Decidr also published findings from a Singapore survey of business decision-makers and outlined an architectural framework it calls the Agentic Graph. It presented the framework this week at the U.S. Capital Access forum.
SAP channel
The partnership will see Decidr's software deployed alongside SAP implementations managed by ICON across multiple countries. ICON works with large organisations and mid-market firms in Singapore, Japan, Australia, Vietnam and India, and has delivered projects for Fortune 500 organisations, the companies said.
Procure-to-Pay will be the initial focus, covering invoice ingestion, vendor validation, purchase order matching and invoice posting. Joint solutions are expected to be generally available in the second half of calendar 2026.
ICON is positioning the work as an extension of existing SAP environments, rather than a rip-and-replace programme. Christophe Derdeyn, Managing Director of ICON Consulting Group, said the target is high-volume back-office tasks.
"The ability to automate high-volume processes like Procure-to-Pay using Decidr's agentic platform represents a significant step forward for our clients. This partnership positions organisations to realise the benefits of AI-enabled operations within their existing SAP environments," Derdeyn said.
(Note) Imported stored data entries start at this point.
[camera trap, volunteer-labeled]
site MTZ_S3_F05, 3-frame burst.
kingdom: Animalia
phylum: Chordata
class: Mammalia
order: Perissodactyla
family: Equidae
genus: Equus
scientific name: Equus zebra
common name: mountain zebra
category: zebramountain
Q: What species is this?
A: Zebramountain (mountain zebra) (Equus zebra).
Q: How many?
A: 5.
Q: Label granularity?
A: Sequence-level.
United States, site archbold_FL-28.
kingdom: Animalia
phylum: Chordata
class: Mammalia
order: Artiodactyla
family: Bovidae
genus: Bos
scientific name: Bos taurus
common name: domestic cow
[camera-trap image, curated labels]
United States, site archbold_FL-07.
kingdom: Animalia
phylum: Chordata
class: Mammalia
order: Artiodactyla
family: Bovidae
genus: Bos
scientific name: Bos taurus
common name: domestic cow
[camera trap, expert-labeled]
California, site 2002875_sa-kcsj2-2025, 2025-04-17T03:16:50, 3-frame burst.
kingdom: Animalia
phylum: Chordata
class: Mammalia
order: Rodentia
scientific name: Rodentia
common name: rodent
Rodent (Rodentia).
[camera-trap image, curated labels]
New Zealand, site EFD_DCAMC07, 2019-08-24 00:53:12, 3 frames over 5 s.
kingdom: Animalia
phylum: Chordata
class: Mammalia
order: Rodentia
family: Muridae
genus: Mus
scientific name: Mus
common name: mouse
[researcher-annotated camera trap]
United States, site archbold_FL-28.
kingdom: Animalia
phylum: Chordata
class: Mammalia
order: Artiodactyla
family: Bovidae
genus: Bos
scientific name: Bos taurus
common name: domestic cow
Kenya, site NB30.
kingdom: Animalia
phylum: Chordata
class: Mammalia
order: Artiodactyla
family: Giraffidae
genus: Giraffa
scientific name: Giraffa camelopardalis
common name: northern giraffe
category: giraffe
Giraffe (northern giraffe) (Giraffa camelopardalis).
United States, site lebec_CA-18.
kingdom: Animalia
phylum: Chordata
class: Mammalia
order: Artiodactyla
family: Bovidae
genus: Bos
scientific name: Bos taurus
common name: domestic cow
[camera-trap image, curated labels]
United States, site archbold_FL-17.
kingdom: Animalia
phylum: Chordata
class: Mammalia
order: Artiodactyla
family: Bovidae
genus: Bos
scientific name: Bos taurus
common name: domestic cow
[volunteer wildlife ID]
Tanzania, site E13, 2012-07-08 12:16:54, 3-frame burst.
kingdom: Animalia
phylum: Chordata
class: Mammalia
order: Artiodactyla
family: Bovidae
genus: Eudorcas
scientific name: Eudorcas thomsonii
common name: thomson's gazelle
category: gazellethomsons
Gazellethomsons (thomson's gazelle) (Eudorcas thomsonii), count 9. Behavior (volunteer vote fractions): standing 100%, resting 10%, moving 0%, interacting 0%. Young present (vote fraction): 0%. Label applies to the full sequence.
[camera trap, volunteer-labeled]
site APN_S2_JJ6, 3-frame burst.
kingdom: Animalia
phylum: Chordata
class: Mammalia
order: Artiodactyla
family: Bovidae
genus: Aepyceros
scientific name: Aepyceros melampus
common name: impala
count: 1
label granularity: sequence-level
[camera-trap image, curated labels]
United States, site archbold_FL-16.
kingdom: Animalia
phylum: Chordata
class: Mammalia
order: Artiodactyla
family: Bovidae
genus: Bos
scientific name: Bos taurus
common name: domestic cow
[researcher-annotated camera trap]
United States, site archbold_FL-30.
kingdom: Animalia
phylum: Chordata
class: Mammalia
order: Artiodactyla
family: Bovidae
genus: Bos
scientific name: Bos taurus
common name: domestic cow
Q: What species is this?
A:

The announcement comes as SAP continues to invest in AI features across its product suite and customers weigh how far to adopt automation in finance and procurement. SAP reports more than 425,000 customers across 180 countries.
Singapore findings
Decidr also released research on AI adoption in Singapore. The Decidr Singapore AI Readiness Index Report 2026 surveyed 511 decision-makers across SMEs and enterprises. Nature, a research firm, conducted the study in February 2026.
The core sample covered 401 decision-makers at organisations with 20 to 500 employees and revenue above SGD $200,000. A separate enterprise sample included 110 decision-makers at organisations with 500 or more employees.
The results suggest broad uptake of AI tools, but slower progress on integrated AI operations. Seventy-seven per cent of Singapore businesses said AI significantly enhanced their operations over the past year. Respondents also reported urgency around spending, with 50 per cent of SME decision-makers and 67 per cent of enterprise decision-makers rating AI investment as an urgent priority.
Despite that momentum, only 6 per cent of SMEs said they operate a centralised AI platform across the whole business. The report also found that 70 per cent of AI value still comes from general assistants and copilots, rather than autonomous end-to-end execution.
Expectations of difficulty were similar by company size. Sixty-five per cent of SMEs said they expect AI implementation to be difficult, compared with 67 per cent of enterprise respondents.
Agentic Graph
Decidr's Agentic Graph is positioned as a response to what it sees as a gap between experimentation and execution. It describes many current deployments as fragmented, with tools operating at individual or workflow levels without structural connections across the organisation.
The Agentic Graph is positioned as a coordination layer designed to link organisations, workflows, operational knowledge and decision systems into a single interoperable network. Decidr said organisations adopting its DecidrOS encode processes, decision logic and compliance requirements into a governed schema that connects them within the graph.
The approach reflects a wider debate over where long-term differentiation will sit as foundation models and general-purpose tools become more widely available. Decidr argues that value will accrue to orchestration and governance layers that convert model outputs into actions in business systems, with traceability and auditability.
David Brudenell, Co-CEO of Decidr, said discussions in Singapore have centred on execution and structure, rather than enthusiasm alone.
"Singapore has the ambition, the investment and in many cases now the dedicated teams. What the data tells us is that the countries and companies that win will be the ones that build structurally and execute properly. That's the conversation we're having in Singapore this week, and it's exactly what the ICON partnership is designed to accelerate," Brudenell said.
Decidr was founded in 2018 by Paul Chan. It markets its software as an operating system for goal-oriented strategies, using AI agents integrated into business workflows. It has cited customers including CareerOne, Go1, ELMO, Edible Beauty, Growth Faculty and AIM.
Work with ICON will initially focus on procurement and finance automation in SAP environments. Broader expansion is likely to depend on early deployments and customer demand across the region.